Goal of the exercise » The records below are to be restated word for word, with their images omitted.

Input data »
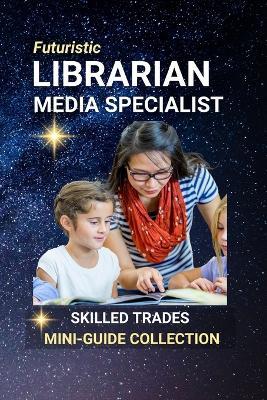 Librarian, Media Specialist: Guiding Knowledge in the Digital Age - Kenneth Edlin - cover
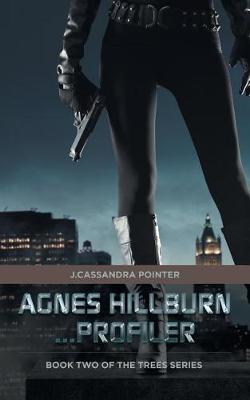 Book cover for Agnes Hillburn...Profiler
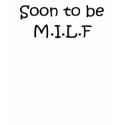 SOON TO BE MILF t-shirts by Teezpleez SOON TO BE MILF t-shirts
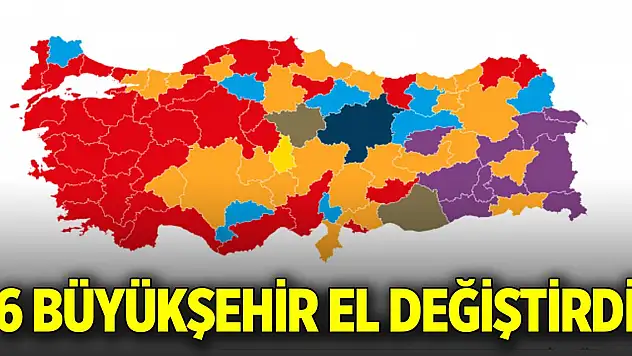 30 büyükşehir belediyesinin 6'sı el değiştirdi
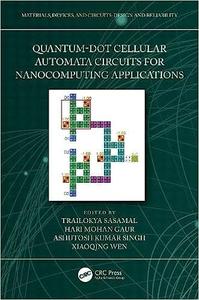 Quantum–Dot Cellular Automata Circuits for Nanocomputing Applications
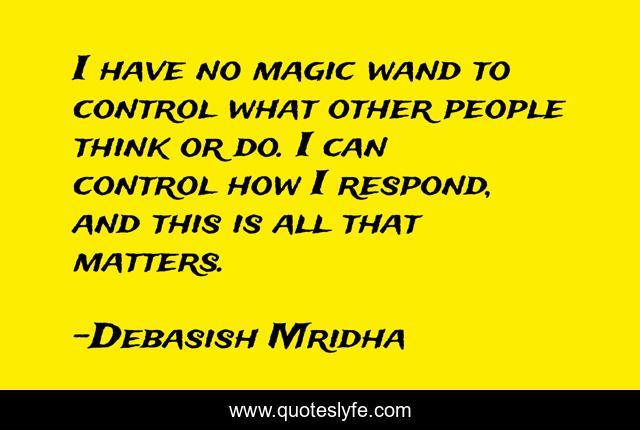 I have no magic wand to control what other people think or do. I can control how I respond, and this is all that matters.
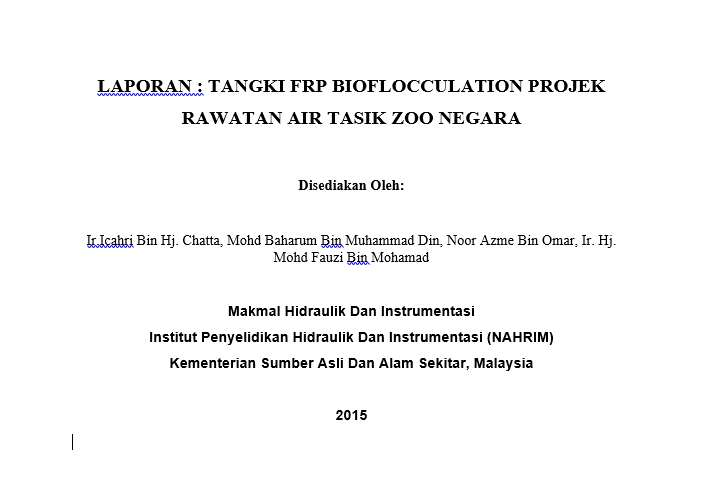 Thumbnail for LAPORAN : TANGKI FRP BIOFLOCCULATION PROJEK RAWATAN AIR TASIK ZOO NEGARA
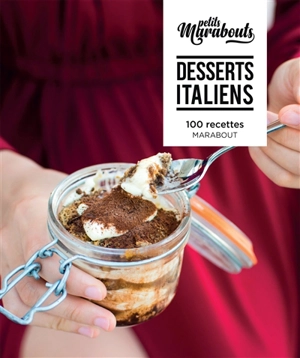 Desserts italiens : 100 recettes - Laura Zavan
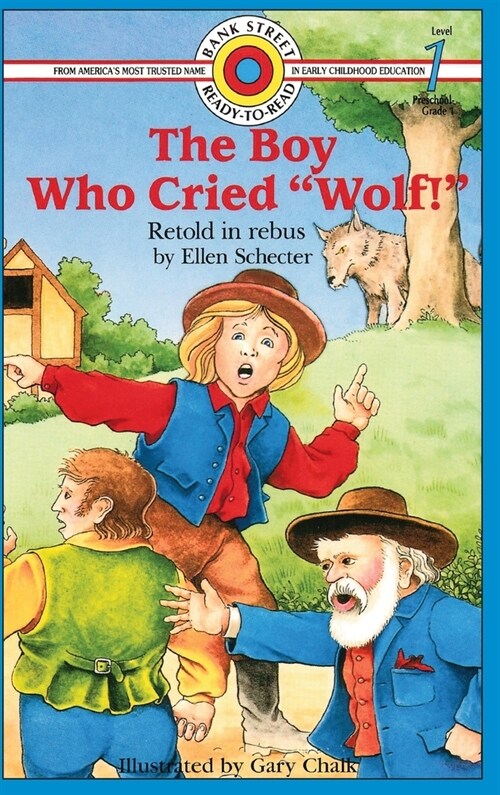 The Boy Who Cried Wolf!: Level 1 (Hardcover)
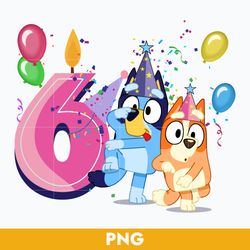 6th bluey birthday png, bluey birthday girl png, bluey png, cartoon png digital file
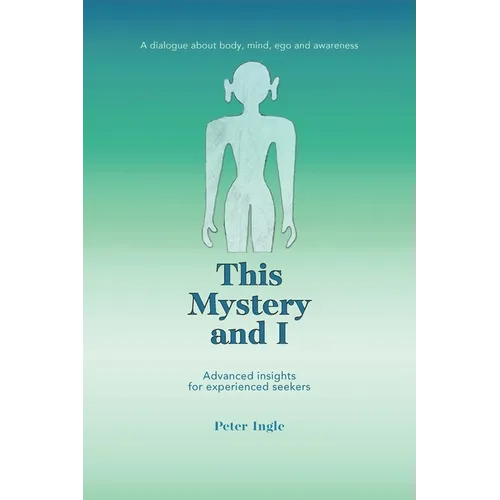 This Mystery and I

Reply »
 Librarian, Media Specialist: Guiding Knowledge in the Digital Age - Kenneth Edlin - cover
 Book cover for Agnes Hillburn...Profiler
 SOON TO BE MILF t-shirts by Teezpleez SOON TO BE MILF t-shirts
 30 büyükşehir belediyesinin 6'sı el değiştirdi
 Quantum–Dot Cellular Automata Circuits for Nanocomputing Applications
 I have no magic wand to control what other people think or do. I can control how I respond, and this is all that matters.
 Thumbnail for LAPORAN : TANGKI FRP BIOFLOCCULATION PROJEK RAWATAN AIR TASIK ZOO NEGARA
 Desserts italiens : 100 recettes - Laura Zavan
 The Boy Who Cried Wolf!: Level 1 (Hardcover)
 6th bluey birthday png, bluey birthday girl png, bluey png, cartoon png digital file
 This Mystery and I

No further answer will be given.